Publicado em 29/10/2008 as 12:00am

Ministro do STF lista reivindicações dos imigrantes

Representantes da Diáspora e lideranças regionais dissertaram temas com Gilmar Mendes

Por Elizabeth Simões

Na segunda-feira (27), o Ministro do Superior Tribunal Federal (STF), Gilmar Mendes, proferiu uma palestra sobre direito, na Harvard University, e depois reuniu-se com a comissão de representantes da Diáspora e líderes comunitários, no Consulado do Brasil, em Boston-MA.

Conforme o Ministro, o encontro foi promovido com a intenção de ouvir os problemas dos brasileiros concernentes a assistência judicial no exterior. “Eu gostaria de ouvir a experiência de vocês”, disse Gilmar ao abrir a discussão.

A maioria dos problemas reportados foram classificados como “fora de sua alçada”, e outros “uma questão de acordos multilaterais”. Na primeira situação, Gilmar Mendes comprometeu-se como porta-voz, assumindo que irá atuar como um mensageiro para outros órgãos e ministérios no Brasil. “Vou transmitir as necessidades aos presidentes do Senado e da Ordem dos Advogados e Justiça Eleitoral”, chegou a citar em diferentes ocasiões.

Quando alguns líderes enfatizaram a gravidade da impunidade dos crimes de extorsão e violência doméstica, o ministro sugeriu a busca pelas autoridades locais. Tendo esclarecido essas demandas, Mendes afirmou que era fundamental prover “protecão e assistência jurídica para os imigrantes”.

Durante a reunião o ministro ressaltou que, o Governo já está manifestando preocupação com o bem estar das comunidades e referiu-se a PEC 05/05, Projeto de Lei, proposto pelo senador Cristovam Buarque-PDT, para a aprovacão da eleição de um representante da comunidade emigrante. Disse também, que o Governo está mais consciente sobre as questões e comentou sobre a criação de “projetos correntes de cidadania e adequação aos padrões de constitucionalização.

CONDENAÇÃO

Os recentes julgamentos de Jeremia Bins e Joel Lemos, acusados de cometerem crimes graves nos Estados Unidos foram tópicos da discussão referente ao cumprimento de penas no Brasil. Os líderes apelaram que eles e outros sentenciados sejam transferidos para o Brasil, para que possam receber visitas de parentes e amigos, evitando o isolamento total do detento.

Reconhecendo os argumentos dos líderes, Mendes confidenciou a pauta para a assitente Susan Kleeban. “Esse é um anseio universal, temos celebrado vários acordos, alguns até polêmicos. Mas essa é uma recomendação e até uma tendência por causa das famílias. A transferência dos presos é um procedimento de humanização”, disse.            

 

SUPORTE CÍVICO

A falta de informação está na raiz de muitos problemas isolados, esse tópico culminou em mais uma solicitação relativa a criação de cartilhas e canais de comunicação e educação, que possam ensinar e atualizar os imigrantes. Em resposta, o ministro disse que pensaria em algum mecanismo inspirado no modelo usado pela TV Justiça. “Vou articular com o embaixador. É importante a manualização, mas esse trabalho deve ser contínuo.”

IMPUNIDADE

Ele foi otimista ao falar sobre a política interna no combate a corrupção. Para o ministro, os brasileiros que retornarem vão encontrar um país, “mais respeitoso na lei e mais reivindicativo”, justificou, apoiado nos últimos dados do STJ, que revelou ter 48 milhões de processos tramitando na Justiça.
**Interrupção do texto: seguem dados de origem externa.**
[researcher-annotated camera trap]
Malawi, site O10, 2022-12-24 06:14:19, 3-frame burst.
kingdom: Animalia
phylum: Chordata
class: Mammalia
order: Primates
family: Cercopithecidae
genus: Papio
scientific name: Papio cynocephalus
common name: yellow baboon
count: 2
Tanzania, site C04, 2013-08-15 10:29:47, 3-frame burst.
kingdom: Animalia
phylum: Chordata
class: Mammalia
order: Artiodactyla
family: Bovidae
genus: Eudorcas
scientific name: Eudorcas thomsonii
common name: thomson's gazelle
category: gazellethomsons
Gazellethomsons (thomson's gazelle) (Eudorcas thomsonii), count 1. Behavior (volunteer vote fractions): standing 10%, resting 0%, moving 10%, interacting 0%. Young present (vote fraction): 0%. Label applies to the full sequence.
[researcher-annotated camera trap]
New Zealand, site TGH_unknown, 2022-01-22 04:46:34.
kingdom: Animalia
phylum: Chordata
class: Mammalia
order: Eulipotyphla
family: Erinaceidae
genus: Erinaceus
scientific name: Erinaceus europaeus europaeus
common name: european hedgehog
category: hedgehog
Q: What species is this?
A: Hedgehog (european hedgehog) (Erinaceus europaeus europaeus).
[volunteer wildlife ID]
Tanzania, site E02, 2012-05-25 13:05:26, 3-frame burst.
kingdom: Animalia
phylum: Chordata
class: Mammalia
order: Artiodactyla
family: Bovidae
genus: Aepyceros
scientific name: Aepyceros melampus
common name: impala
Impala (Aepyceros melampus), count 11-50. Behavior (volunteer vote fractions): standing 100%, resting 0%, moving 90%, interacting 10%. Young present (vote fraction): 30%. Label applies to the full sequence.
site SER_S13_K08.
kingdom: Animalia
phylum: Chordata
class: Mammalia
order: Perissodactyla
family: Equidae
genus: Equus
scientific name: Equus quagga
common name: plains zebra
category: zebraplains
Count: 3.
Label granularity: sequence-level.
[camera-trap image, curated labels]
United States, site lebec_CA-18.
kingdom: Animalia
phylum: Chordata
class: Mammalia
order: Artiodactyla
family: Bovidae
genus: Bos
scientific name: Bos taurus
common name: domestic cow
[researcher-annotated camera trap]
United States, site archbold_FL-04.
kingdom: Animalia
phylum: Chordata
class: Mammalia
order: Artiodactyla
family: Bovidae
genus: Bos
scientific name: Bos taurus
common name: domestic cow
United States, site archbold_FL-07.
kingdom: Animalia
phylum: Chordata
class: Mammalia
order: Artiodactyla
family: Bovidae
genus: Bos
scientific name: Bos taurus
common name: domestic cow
Ao ser interrogado quanto a punição dos casos de corrupção Mendes disse, “O judiciário é muito ativo e nós avançamos muito. O Tribunal de contas vem atuando contra a impunidade e continua a melhorar, sem nunhuma visão utópica e com observância na Lei”.

DIREITO

Os números do Consulado do Brasil, em Boston, convenceram o ministro sobre a importância de ampliar os recursos humanos no atendimento aos cidadãos. Com 350 mil pessoas na área de jurisdição consular e apenas 23 funcionários para processar todo tipo de requerimento burocrático, incluindo o acompanhando a 200 detentos, realizado por dois funcionários do quadro, o ministro ouviu atento as preocupações da liderança e acentiu em concordância.

Diante dos mesmos números, uma outra constatação requeriu urgência do Governo referente a contratação de advogados, pois apenas um estabelecido em Washington-DC representa os milhares de imigrantes. Um especialista na área de família também foi cogitado para atender aos diversos pedidos de guarda.